*PARTS OF THE EXERCISE:*
1. In the movie review, what does Margaret teach at the Tokyo academy?
2. From the movie review, extract the passage from "Alexandra Daddario, trying" up to and including "them seems hopeless.".
3. Write the next part of the movie review, picking up after its final sentence.

---------- READING TEXT

Lost Girls and Love Hotels (Japan/United States, 2020)

September 15, 2020
A movie review by James Berardinelli
Lost Girls and Love Hotels Poster

If nothing else, the film’s title is accurate – this is indeed a tale of Lost Girls and Love Hotels. As much an exploration of the two faces of Japan as it is a chronicle of the sordid tragedy of one woman, the film suffers from an overly-familiar narrative – that of a seemingly respectable professional woman whose desperate search for meaning leads her to alcohol and risky sex. Her inability to find what she needs creates an ever-tightening spiral where her experimentation becomes dangerous and self-destructive. Other films have told similar stories with greater power. Director William Olsson appears unwilling to fully commit to the darkness that a movie of this sort would need to embrace to be both ephemerally disturbing (which it is) and memorable (which it isn’t).

Alexandra Daddario, trying regain the status as a serious actress that she has lost as a result of bad choices and worse performances since she stunned in HBO’s True Detective, plays Margaret, a teacher of English accents to classes of would-be flight attendants at a Tokyo academy. At night, she hangs out with her friends Ines (Carice van Houten) and Liam (Andrew Rothney) at a bar, where she solicits sex with anyone willing to pay for a room at a love hotel. Her late nights get later and she is soon arriving at her job in a disheveled condition that doesn’t go unnoticed. One night, however, she connects with the handsome and dangerous Kazu (Takehiro Hira), a yakuza who wields power and influence in the city’s underworld. He is as smitten with her as she is with him but anything permanent between them seems hopeless.

The film’s success hinges on Daddario’s performance. Margaret isn’t just the central character; she’s the heart and soul of the film. And, although there are times when Daddario is fine, there are other instances when she comes across as being out of her depth. Her co-stars Takehiro Hira and Carice van Houten resonate more consistently despite having considerably less screen time. Daddario’s strongest scenes are those in which she has no dialogue. She’s excellent at conveying hollowness and anguish with her features and body language.

--------------------
---------- SOURCE EXCERPT

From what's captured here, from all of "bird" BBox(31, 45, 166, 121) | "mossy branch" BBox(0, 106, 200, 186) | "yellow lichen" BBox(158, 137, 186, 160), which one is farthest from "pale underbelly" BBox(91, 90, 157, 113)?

--------------------

*ANSWERS TO THE TASKS:*
1. She teaches English accents to classes of would-be flight attendants.

2.
Alexandra Daddario, trying regain the status as a serious actress that she has lost as a result of bad choices and worse performances since she stunned in HBO’s True Detective, plays Margaret, a teacher of English accents to classes of would-be flight attendants at a Tokyo academy. At night, she hangs out with her friends Ines (Carice van Houten) and Liam (Andrew Rothney) at a bar, where she solicits sex with anyone willing to pay for a room at a love hotel. Her late nights get later and she is soon arriving at her job in a disheveled condition that doesn’t go unnoticed. One night, however, she connects with the handsome and dangerous Kazu (Takehiro Hira), a yakuza who wields power and influence in the city’s underworld. He is as smitten with her as she is with him but anything permanent between them seems hopeless.

3.
On those occasions when Lost Girls and Love Hotels ventures into the darkness, it is effective. Olsson’s canvas hints at an outwardly bright and glitzy world where a lost soul can vanish without a trace. But he and screenwriter Catherine Hanrahan (adapting her novel) stumble in fleshing out Margaret as more than only a lost soul and her romance with Kazu is never credible, feeling more like something out of Fifty Shades of Grey than an organic result of the characters as they are presented. Margaret comes across as far too needy and Kazu, despite his position in Japan’s organized crime hierarchy, is a proverbial White Knight, always there to save Margaret when she needs him. And, just as the film is about to go into the deep, dark place where it needs to go, the filmmakers invoke a deus ex machina and let in too much sunlight.

To her credit, Daddario doesn’t shy away from the scenes of sexual submission that require her character to be naked and in sometimes-demeaning positions (such as lying on her stomach with her hands and feet tied while a predatory man stands above her calmly saying that he could kill her). Even though Margaret isn’t a fully fleshed-out character, the movie tries hard to avoid being exploitative, opting for a serious tone instead of something gratuitously erotic. Unfortunately, there are times when the prurient and titillating aspects of Lost Girls and Love Hotels are more compelling than the profound ones.

Lost Girls and Love Hotels (Japan/United States, 2020)

Director: William Olsson
Cast: Alexandra Daddario, Takehiro Hira, Carice van Houten, Andrew Rothney, Misuzu Kanno
Screenplay: Catherine Hanrahan, based on her novel
Cinematography: Kenji Katori
Music: Ola Flottum
U.S. Distributor: Astrakan Film AB
Run Time: 1:37
U.S. Release Date: 2020-09-18
MPAA Rating: "R" (Sexual Content, Nudity, Profanity)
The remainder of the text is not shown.